Foresters delimb, thin trees in Selkirk Heights, British Columbia, in wildfire prevention program that aims to keep fire intensity at ground level, prevent spread of flames to forest canopy

GOLDEN, British Columbia , June 26, 2013 () – A partnership between the BC Forest Protection Branch and the Town of Golden and Area Emergency Management Program (GAEMP) brought unit crews from the Columbia Fire Zone of the Southeast Fire Centre to Selkirk Heights recently. The aim of the project was to continue working on the Wildfire Prevention Program that was launched in the summer of 2012.

Crews were on site from June 17 to 20 and focussed on the removal of dangerous trees and reducing the natural fuel load on the forest floor. The results of the project will help limit the rapid spread of fire in the event of a wildfire and allow faster access for initial attack crews.

“Wildfire mitigation work has a long list of benefits to our community,” said Town of Golden Mayor Christina Benty. “This project will help retain healthy trees and other plant species while reducing forest fuel loads. The end results will provide healthy green park land and ultimately help decrease the rapid spread of wildfire.”

Steve Lemon is a forestry protection assistant out of the Columbia Fire Zone. He said the work being done on the site has been beneficial for both his team and Golden.

“It has been really good. We have been very happy with the level of organization and the amount of projects they have on the table. It is positive for us because it allows us to get some work done and it is a benefit to the town as well,” he said.

Lemon said the area they worked in would have been very dangerous if a fire had broken out.

“There were areas that you could not see through because of thickness. It was rats nest thick with no sight line through the area in places. This was very bad when we got here. From a fire perspective it would have been a very high intensity before because it was so dense,” he said.

Crews limbed out the branches to two metres above the ground.

“The point is to try and keep the fire intensity on the ground. That is the whole objective of the process. If there is a fire in the area it is not fire proof, but it keeps the fire on the ground and out of the canopy. It lessens the intensity. This makes it travel slower and will allow firefighters to get in to the area and work it,” Lemon said.

Jordan Petrovics, manager of recreation services for the Town of Golden, sees the clearing as a way to encourage more use in the area.

“From a parks space, there is a lot of potential in this to utilize the space as well as when we hold events up here,” he said.

“This initiative is part of a multi-year planning and implementation project focusing on protecting our community from wildfire with 90 per cent of the project funding provided by provincial government grants,” said David Love, manager of strategic initiatives for the Town of Golden.

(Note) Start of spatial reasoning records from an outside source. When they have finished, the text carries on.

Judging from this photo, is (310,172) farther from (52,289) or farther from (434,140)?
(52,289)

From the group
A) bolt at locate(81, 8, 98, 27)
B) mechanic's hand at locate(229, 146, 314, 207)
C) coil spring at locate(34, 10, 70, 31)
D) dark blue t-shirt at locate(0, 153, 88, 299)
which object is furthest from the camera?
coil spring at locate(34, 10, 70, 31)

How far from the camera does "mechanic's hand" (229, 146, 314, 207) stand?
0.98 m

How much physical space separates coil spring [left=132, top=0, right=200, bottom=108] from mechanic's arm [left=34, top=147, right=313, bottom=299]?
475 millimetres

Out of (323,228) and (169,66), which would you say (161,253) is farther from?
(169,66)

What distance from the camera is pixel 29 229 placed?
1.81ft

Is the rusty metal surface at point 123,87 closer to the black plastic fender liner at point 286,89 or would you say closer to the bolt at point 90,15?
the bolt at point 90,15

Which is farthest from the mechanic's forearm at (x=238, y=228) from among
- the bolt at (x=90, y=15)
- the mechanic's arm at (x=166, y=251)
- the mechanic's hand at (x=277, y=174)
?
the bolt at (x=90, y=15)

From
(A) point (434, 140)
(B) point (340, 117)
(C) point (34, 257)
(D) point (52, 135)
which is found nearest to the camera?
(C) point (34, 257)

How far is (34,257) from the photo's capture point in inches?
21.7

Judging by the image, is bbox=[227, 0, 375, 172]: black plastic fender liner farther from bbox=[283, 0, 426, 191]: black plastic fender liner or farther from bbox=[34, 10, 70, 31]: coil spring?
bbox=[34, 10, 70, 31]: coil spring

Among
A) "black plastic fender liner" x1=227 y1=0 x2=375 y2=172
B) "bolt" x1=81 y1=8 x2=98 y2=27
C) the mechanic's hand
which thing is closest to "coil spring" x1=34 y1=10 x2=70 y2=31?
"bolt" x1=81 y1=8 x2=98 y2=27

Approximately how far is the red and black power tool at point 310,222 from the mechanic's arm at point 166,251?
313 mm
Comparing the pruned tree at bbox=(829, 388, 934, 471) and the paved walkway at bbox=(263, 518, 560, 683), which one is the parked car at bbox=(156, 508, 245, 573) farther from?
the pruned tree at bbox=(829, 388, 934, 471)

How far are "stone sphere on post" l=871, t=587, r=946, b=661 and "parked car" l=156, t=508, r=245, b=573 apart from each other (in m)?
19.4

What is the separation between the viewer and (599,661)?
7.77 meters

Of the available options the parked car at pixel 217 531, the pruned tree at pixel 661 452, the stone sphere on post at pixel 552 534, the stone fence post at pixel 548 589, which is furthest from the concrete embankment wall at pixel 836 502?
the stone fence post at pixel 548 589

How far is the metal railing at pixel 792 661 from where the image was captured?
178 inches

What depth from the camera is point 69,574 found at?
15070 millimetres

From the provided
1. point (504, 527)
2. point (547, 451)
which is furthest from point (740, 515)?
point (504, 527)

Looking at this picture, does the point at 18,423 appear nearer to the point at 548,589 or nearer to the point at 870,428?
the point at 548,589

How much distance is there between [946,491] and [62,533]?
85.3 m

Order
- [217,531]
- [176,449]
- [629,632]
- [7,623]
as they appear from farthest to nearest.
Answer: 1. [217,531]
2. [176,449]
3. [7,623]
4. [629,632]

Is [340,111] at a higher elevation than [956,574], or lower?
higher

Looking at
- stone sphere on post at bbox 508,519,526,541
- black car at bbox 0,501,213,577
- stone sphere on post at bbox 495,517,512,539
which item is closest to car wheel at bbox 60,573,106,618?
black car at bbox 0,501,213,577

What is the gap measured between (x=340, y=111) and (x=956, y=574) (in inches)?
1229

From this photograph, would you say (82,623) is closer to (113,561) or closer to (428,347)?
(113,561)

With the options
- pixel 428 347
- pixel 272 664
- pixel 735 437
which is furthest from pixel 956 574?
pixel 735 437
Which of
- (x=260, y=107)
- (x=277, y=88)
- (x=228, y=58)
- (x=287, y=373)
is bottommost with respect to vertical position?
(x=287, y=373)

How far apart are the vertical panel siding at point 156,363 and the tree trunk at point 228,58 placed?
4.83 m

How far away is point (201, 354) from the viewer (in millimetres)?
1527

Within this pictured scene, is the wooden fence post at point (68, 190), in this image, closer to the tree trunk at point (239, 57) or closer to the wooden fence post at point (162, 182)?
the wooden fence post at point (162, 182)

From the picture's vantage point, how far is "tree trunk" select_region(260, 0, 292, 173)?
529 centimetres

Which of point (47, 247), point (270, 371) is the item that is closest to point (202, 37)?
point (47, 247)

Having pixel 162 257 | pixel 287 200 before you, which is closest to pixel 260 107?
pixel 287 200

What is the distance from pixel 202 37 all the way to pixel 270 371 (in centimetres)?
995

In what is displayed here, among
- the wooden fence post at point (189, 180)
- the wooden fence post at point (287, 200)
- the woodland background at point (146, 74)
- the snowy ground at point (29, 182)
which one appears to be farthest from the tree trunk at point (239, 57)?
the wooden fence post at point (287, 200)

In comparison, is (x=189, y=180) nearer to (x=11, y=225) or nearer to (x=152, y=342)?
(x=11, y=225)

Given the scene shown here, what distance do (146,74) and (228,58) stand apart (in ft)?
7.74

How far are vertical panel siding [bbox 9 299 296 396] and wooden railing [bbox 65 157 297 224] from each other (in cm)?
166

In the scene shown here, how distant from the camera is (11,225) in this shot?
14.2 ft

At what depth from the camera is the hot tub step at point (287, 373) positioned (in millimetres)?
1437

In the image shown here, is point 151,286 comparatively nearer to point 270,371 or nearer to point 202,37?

“Employment of BC Forest Service firefighting personnel is a mutually beneficial arrangement between the Town and the Southeast Fire Centre as it helps reduce the cost to the Town of the overall project and maintain the skills of the unit crews when they are not employed fighting wildfires.”

Lemon said he thinks this kind of work can have many different benefits for residents.

“The first one is the fire management. It allows us to get control of fire before it gets into town. The second is from a wildlife perspective. There are homes here and a large bear population. Now that we have opened up the sight lines parents will be able to see their children running around in the forest. They will be able to see any predators in the area as well. This is something people may not know.”

He also said he believes the work being done will help educate people on its importance.

“I think there is a big education and people are getting it now. They are looking at the landscape. The real challenge for us is that we have spent a long time saying fire is bad and now we have to tell people that the investment is needed to protect the communities. We are going to burn what we took out to keep the intensity low.”